[begin DATA EXTRACT]

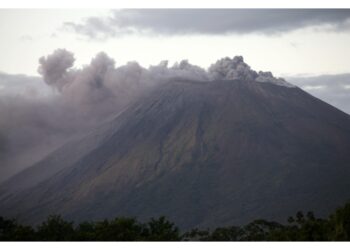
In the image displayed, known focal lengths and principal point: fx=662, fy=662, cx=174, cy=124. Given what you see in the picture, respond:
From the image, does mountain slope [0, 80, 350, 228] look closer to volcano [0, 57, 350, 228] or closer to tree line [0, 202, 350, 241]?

[end DATA EXTRACT]
[begin DATA EXTRACT]

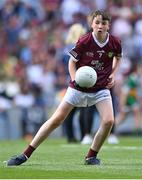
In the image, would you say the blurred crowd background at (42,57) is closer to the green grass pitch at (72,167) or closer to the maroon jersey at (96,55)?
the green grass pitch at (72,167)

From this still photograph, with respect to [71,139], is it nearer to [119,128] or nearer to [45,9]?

[end DATA EXTRACT]

▸ TASK DETAILS:
Which lines in the entries above contain the word "pitch", with case counting? Return each of those lines in full.

▸ OUTPUT BELOW:
In the image, would you say the blurred crowd background at (42,57) is closer to the green grass pitch at (72,167) or closer to the maroon jersey at (96,55)?
the green grass pitch at (72,167)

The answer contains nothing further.